=== Text to read ===
Meet the former BLM cover star who is looking to disrupt the edtech industry

Education | Interview | Technology
Chris Morling

Two years ago, entrepreneur Chris Morling was the front cover interview for Business Leader Magazine – where he discussed how he was running his money comparison website ( out of a castle in Cirencester. Since then, Morling has entered the EdTech industry, with his latest venture – Studee.

Two years ago, you were the cover interview for Business Leader Magazine – since then, how has your business grown?

A lot has happened since that interview, most notably I sold the business to Zoopla Property Group, who at the time owned uSwitch and Zoopla. Between that interview in Sep 2017 and my exiting the business at the end of 2018, we managed to double the number of visitors to the website, from 1.4m visitors per month to 3m.

During that period, we also had a considerable focus on improving the user experience on We ran numerous split tests, we simplified user journeys and we made it easier for our customers to find what they were looking for. In the online world, this can result in a win, win, win. Not only are customers happier, but conversions improve resulting in increased revenues and profits. Not only that, making continual positive change is great for the team because they can immediately see the positive impact of their hard work.

Can you tell me about your new venture – Studee?

Studee exists to make it as simple as possible for students around the globe to find, apply and enrol at universities abroad. We’re working with universities in 30 countries and have assisted students in almost every country around the world.

We have an operations team in the UK (Cirencester and London) looking after product, marketing, commercial agreements, PR and operations. We also have a team of advisors in Ecuador who directly help students understand where in the world may be most suitable for them, in terms of their needs, their circumstances and aspirations, as well as guiding them through the application process all the way to enrollment.
=== Dataset content ===
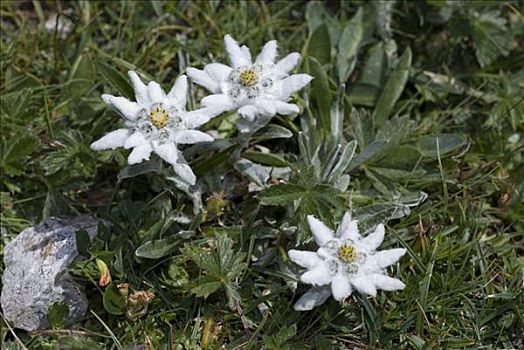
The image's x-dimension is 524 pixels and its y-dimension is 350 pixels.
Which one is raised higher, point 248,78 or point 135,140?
point 248,78

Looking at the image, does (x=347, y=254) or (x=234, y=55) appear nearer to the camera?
(x=347, y=254)

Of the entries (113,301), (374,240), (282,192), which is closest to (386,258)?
(374,240)

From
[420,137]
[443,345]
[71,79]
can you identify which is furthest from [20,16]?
[443,345]

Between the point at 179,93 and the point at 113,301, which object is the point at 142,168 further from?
the point at 113,301

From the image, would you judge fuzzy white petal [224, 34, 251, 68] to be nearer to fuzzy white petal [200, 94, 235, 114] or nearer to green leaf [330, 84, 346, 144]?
fuzzy white petal [200, 94, 235, 114]

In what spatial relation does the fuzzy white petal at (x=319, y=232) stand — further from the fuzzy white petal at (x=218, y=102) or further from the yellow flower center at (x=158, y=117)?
the yellow flower center at (x=158, y=117)

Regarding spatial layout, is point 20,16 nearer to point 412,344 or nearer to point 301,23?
point 301,23

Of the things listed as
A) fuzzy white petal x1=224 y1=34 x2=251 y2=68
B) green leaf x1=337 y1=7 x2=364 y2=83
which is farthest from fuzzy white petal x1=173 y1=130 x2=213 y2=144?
green leaf x1=337 y1=7 x2=364 y2=83
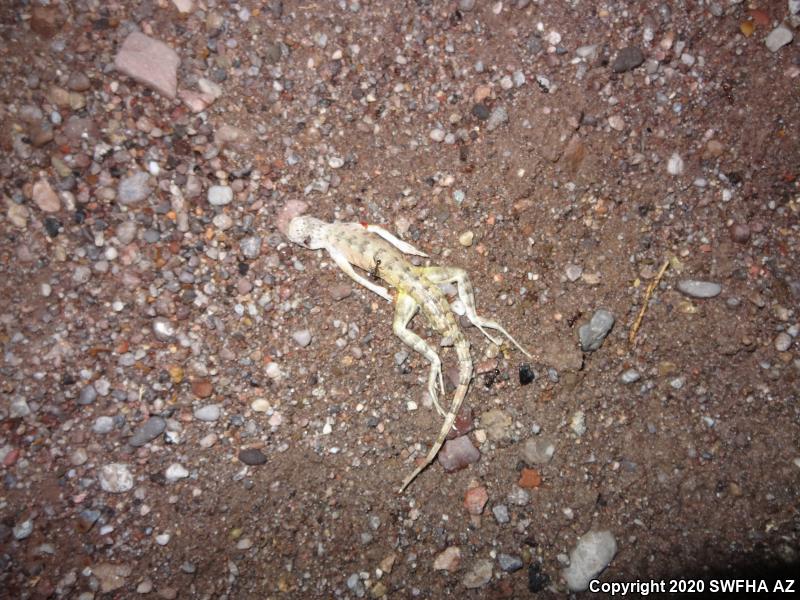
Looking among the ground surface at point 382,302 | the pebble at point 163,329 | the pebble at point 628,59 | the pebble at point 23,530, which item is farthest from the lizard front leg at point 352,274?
the pebble at point 23,530

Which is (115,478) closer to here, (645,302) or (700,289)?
(645,302)

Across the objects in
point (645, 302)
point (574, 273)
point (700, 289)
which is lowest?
point (574, 273)

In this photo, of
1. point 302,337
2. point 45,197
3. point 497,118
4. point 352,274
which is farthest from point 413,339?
point 45,197

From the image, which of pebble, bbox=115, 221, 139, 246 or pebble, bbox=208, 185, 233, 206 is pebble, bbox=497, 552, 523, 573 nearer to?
Answer: pebble, bbox=208, 185, 233, 206

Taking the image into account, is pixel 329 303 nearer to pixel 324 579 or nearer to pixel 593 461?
pixel 324 579

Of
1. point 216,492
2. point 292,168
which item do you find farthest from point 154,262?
point 216,492

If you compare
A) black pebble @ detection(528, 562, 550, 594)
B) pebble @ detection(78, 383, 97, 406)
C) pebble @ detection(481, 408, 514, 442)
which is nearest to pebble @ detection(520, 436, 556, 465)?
pebble @ detection(481, 408, 514, 442)
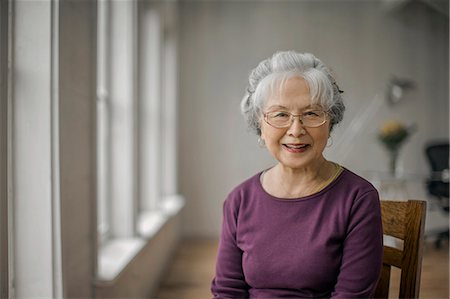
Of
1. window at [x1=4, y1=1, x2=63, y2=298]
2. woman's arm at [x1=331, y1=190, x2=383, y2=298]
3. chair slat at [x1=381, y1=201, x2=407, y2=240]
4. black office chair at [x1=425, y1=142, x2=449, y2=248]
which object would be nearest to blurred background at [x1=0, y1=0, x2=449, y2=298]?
window at [x1=4, y1=1, x2=63, y2=298]

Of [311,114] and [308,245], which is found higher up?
[311,114]

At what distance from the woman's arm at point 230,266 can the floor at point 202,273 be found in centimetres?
37

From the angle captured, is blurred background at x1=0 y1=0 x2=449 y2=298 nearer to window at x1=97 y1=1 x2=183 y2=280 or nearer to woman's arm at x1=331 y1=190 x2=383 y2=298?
window at x1=97 y1=1 x2=183 y2=280

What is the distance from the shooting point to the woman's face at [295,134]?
118 centimetres

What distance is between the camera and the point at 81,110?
6.93ft

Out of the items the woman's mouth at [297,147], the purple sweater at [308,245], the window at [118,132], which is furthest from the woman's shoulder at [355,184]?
the window at [118,132]

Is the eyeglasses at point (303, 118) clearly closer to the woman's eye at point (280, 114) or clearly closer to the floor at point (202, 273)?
the woman's eye at point (280, 114)

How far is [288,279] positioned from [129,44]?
233 centimetres

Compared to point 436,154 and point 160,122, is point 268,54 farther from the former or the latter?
point 436,154

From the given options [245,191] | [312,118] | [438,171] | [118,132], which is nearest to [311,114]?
[312,118]

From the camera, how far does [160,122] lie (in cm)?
485

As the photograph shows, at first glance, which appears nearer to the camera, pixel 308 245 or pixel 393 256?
pixel 308 245

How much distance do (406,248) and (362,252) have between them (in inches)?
7.7

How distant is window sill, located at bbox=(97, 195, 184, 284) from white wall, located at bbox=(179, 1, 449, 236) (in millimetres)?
1375
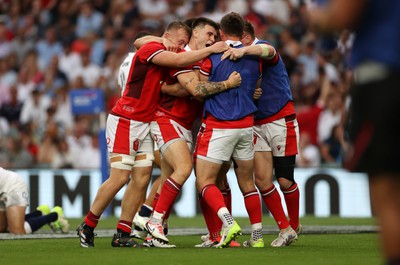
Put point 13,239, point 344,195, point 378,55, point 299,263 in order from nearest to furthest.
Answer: point 378,55
point 299,263
point 13,239
point 344,195

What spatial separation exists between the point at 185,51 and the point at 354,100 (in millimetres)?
4979

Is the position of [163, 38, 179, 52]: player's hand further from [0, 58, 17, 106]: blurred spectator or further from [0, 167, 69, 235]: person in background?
[0, 58, 17, 106]: blurred spectator

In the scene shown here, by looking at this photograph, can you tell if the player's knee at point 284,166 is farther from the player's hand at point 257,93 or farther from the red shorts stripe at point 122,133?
the red shorts stripe at point 122,133

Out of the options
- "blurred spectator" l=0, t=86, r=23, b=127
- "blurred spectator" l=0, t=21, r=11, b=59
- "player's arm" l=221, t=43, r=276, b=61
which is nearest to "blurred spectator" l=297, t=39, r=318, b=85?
"blurred spectator" l=0, t=86, r=23, b=127

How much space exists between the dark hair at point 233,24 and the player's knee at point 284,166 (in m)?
1.50

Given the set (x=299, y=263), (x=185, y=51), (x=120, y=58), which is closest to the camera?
(x=299, y=263)

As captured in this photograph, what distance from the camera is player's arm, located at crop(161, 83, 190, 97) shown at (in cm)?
942

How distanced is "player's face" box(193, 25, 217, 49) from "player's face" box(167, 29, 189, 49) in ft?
0.49

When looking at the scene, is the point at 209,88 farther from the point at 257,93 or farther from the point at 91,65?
the point at 91,65

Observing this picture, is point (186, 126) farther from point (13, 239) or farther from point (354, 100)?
point (354, 100)

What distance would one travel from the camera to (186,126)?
9719 mm

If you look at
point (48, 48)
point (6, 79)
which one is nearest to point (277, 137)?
point (6, 79)

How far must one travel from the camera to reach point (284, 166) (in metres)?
10.0

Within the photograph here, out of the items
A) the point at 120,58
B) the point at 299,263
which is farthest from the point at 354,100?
the point at 120,58
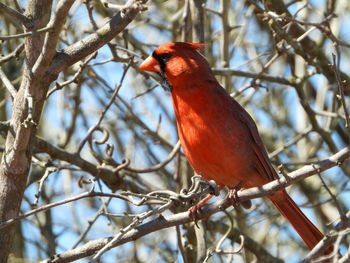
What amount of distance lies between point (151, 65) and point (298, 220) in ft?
4.03

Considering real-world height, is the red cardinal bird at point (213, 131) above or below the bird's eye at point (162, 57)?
below

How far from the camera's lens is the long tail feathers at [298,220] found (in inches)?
124

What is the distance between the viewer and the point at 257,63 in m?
4.77

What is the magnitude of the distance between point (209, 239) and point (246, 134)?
1027 mm

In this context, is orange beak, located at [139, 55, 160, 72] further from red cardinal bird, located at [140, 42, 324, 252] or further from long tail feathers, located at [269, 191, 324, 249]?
long tail feathers, located at [269, 191, 324, 249]

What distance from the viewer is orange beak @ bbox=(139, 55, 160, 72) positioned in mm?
3422

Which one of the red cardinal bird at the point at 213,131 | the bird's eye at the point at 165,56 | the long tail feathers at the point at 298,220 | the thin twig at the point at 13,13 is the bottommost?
the long tail feathers at the point at 298,220

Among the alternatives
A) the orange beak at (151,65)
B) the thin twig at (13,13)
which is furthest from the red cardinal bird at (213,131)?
the thin twig at (13,13)

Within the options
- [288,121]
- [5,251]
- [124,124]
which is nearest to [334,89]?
[288,121]

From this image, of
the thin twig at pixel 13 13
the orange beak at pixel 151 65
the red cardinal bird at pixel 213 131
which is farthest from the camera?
the orange beak at pixel 151 65

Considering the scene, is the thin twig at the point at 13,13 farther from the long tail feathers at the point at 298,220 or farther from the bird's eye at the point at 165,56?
the long tail feathers at the point at 298,220

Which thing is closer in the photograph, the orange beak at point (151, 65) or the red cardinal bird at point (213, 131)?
the red cardinal bird at point (213, 131)

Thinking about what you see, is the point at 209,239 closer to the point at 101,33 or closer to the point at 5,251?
the point at 5,251

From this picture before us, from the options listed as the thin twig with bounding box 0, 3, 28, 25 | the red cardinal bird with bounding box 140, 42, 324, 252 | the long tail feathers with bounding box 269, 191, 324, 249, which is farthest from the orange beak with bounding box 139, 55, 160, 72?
the thin twig with bounding box 0, 3, 28, 25
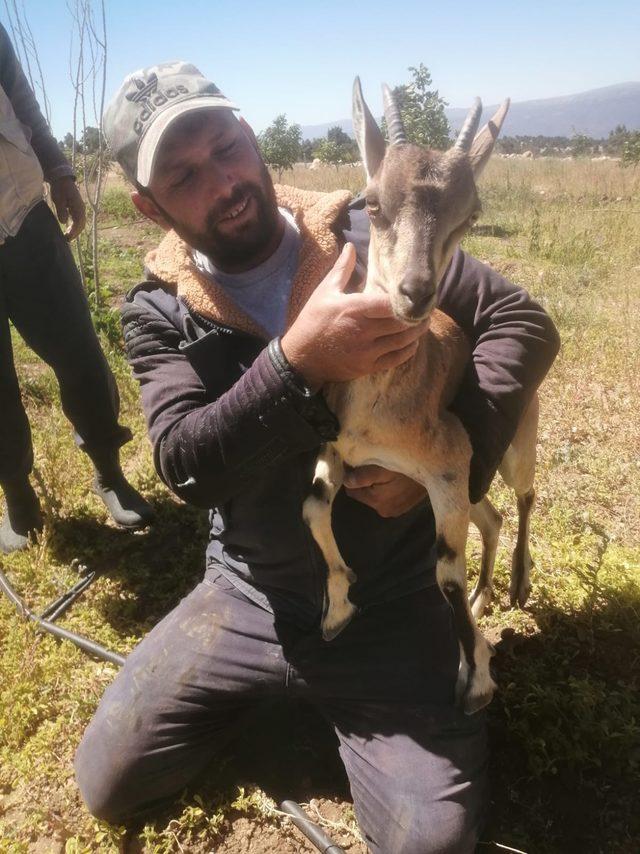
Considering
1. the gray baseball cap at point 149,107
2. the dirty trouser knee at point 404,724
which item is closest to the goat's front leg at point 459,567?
the dirty trouser knee at point 404,724

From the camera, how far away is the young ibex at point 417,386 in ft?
6.44

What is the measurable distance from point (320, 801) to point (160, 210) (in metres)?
2.56

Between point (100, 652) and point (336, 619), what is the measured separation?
1.44 meters

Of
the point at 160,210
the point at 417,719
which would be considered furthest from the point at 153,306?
the point at 417,719

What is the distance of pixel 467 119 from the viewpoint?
7.32ft

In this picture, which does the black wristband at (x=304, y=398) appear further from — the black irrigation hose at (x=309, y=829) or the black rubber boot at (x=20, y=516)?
the black rubber boot at (x=20, y=516)

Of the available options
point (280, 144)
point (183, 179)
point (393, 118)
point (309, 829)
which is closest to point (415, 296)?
point (393, 118)

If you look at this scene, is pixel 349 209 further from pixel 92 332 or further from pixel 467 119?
pixel 92 332

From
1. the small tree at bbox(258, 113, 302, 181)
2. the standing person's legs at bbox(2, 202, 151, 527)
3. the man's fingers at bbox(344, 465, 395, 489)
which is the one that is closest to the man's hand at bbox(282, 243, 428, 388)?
the man's fingers at bbox(344, 465, 395, 489)

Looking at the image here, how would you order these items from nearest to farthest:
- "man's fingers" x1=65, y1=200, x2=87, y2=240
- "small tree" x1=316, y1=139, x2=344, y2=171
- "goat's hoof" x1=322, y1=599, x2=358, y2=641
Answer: "goat's hoof" x1=322, y1=599, x2=358, y2=641
"man's fingers" x1=65, y1=200, x2=87, y2=240
"small tree" x1=316, y1=139, x2=344, y2=171

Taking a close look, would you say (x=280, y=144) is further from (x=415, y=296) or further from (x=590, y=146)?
(x=590, y=146)

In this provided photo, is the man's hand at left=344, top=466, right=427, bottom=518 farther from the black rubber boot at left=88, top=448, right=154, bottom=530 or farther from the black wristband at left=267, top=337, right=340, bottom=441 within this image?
the black rubber boot at left=88, top=448, right=154, bottom=530

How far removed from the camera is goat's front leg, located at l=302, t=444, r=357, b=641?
7.74 ft

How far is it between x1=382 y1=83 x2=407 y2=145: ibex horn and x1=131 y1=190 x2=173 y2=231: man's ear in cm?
99
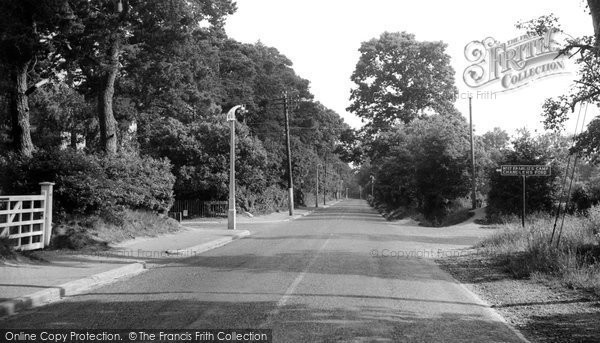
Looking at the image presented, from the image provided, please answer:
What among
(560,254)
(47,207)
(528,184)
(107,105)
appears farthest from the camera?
(528,184)

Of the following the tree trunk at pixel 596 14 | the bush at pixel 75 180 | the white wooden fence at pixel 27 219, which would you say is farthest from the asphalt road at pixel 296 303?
the tree trunk at pixel 596 14

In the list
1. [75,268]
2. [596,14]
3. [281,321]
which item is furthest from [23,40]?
[596,14]

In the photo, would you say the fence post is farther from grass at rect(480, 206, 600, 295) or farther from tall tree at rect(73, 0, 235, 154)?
grass at rect(480, 206, 600, 295)

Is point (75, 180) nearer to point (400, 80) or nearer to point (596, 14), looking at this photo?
point (596, 14)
===
* To do *
**a.** Please name the country where Studee's team of advisors is based, according to the Studee interview.
**b.** Translate this sentence from the Studee interview into Spanish: "We’re working with universities in 30 countries and have assisted students in almost every country around the world."
**c.** Rewrite the passage of the Studee interview that opens with the words containing "Meet the former" and closes with "month to 3m.", substituting "the magazine" for "Business Leader Magazine".

* The replies *
**a.** Ecuador.

**b.** Trabajamos con universidades de 30 países y hemos ayudado a estudiantes de casi todos los países del mundo.

**c.**
Meet the former BLM cover star who is looking to disrupt the edtech industry

Education | Interview | Technology
Chris Morling

Two years ago, entrepreneur Chris Morling was the front cover interview for the magazine – where he discussed how he was running his money comparison website ( out of a castle in Cirencester. Since then, Morling has entered the EdTech industry, with his latest venture – Studee.

Two years ago, you were the cover interview for the magazine – since then, how has your business grown?

A lot has happened since that interview, most notably I sold the business to Zoopla Property Group, who at the time owned uSwitch and Zoopla. Between that interview in Sep 2017 and my exiting the business at the end of 2018, we managed to double the number of visitors to the website, from 1.4m visitors per month to 3m.